The district court also turned to Alice step two to determine that claim 12 “lacks the inventive concept necessary to convert the claimed system into patentable subject matter.” USR asserted that the use of a time-varying value, a biometric authentication indicator, and authentication information that can be sent from the first device to the second device form an inventive concept. The Federal Circuit rejected this argument, explaining that the specification makes clear that each of these devices and functions is conventional because the patent acknowledged that the step of generating time-varying codes for authentication of a user is conventional and long-standing. USR further argued that authenticating a user at two locations constitutes an inventive concept because it is locating the authentication functionality at a specific, unconventional location within the network. However, the Court found that the specification of the patent suggests that the claims only recite a conventional location for the authentication functionality and thus rejected the argument. The court further stated that there is nothing in the specification suggesting, or any other factual basis for a plausible inference (as needed to avoid dismissal), that the combination of these conventional authentication techniques results in an unexpected improvement beyond the expected sum of the security benefits of each individual authentication technique.

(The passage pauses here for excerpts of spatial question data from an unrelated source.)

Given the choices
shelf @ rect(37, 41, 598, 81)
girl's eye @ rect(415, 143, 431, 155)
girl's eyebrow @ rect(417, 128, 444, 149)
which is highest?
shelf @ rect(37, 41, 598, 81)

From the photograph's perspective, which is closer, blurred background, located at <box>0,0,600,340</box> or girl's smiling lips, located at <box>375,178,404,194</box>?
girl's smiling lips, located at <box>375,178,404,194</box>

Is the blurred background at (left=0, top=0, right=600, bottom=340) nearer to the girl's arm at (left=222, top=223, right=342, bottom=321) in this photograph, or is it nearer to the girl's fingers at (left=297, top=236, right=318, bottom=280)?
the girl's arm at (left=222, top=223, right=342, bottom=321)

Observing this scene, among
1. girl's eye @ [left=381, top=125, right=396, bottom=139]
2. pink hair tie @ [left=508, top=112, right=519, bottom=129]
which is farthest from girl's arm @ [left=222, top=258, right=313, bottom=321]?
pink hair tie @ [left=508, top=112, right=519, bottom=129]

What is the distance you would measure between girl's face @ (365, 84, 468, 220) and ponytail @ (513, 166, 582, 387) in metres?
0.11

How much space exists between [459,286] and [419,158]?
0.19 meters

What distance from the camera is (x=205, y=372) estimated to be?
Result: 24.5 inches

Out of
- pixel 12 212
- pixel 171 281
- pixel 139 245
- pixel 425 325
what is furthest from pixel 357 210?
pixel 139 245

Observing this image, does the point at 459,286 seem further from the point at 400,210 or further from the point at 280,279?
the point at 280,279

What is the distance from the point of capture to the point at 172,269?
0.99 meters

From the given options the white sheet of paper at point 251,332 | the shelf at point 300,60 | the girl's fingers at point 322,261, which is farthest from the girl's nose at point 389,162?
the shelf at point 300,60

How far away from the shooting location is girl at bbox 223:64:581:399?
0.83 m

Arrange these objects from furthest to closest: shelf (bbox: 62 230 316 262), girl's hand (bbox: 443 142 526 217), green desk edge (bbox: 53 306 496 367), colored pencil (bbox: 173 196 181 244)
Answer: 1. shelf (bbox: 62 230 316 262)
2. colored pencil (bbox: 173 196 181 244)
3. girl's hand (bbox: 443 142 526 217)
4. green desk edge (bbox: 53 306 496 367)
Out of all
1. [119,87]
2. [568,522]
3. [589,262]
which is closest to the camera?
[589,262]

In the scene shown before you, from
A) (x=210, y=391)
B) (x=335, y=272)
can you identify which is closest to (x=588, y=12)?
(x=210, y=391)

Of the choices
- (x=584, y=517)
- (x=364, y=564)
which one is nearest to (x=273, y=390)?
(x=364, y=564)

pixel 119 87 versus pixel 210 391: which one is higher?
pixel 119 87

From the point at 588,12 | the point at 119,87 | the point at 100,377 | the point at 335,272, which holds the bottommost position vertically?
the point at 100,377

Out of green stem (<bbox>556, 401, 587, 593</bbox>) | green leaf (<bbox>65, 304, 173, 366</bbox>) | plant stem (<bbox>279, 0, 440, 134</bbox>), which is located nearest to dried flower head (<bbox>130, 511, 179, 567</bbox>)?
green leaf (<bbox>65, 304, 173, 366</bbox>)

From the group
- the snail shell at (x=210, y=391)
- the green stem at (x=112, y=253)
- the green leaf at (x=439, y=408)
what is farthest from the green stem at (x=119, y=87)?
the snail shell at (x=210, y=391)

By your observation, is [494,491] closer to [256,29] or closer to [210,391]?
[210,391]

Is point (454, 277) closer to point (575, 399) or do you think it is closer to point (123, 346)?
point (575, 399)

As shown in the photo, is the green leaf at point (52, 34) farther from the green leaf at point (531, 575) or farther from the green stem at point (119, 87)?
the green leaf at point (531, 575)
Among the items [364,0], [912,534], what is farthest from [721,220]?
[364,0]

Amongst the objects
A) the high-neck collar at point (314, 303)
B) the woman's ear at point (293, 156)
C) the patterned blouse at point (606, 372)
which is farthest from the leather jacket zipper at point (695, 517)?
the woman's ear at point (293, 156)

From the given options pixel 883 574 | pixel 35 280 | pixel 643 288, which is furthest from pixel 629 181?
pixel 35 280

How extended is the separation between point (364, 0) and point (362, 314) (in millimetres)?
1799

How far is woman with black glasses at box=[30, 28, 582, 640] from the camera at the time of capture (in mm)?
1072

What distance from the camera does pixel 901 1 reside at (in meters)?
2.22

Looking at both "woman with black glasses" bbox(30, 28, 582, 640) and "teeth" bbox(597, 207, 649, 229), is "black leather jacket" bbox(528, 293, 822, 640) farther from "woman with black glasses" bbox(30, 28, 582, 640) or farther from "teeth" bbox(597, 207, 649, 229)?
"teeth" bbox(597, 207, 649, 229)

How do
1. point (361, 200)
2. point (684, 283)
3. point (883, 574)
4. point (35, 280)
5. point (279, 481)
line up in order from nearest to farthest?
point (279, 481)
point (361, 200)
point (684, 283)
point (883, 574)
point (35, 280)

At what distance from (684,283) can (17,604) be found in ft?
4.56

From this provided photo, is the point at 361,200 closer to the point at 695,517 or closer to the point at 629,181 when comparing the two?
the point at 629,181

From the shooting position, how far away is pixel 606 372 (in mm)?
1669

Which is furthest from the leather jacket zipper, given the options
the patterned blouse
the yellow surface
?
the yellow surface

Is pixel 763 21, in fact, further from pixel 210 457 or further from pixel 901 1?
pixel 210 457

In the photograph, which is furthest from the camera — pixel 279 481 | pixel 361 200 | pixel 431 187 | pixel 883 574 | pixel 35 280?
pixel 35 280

The Federal Circuit ruled that all the patents simply described well-known and conventional ways to perform authentication and did not include any technological improvements that transformed those abstract ideas into patent-eligible inventions. The Court also cited several of its previous decisions related to patent invalidity under Alice, noting that “patent eligibility often turns on whether the claims provide sufficient specificity to constitute an improvement to computer functionality itself.”
Takeaway
- An abstract idea is not patentable if it does not provide an inventive solution to a problem in implementing the idea.
- Claims may be abstract even when they are directed to physical devices but include generic well-known components that perform conventional actions in a generic way without improving the underlying technology or only to achieve an expected cumulative improvement.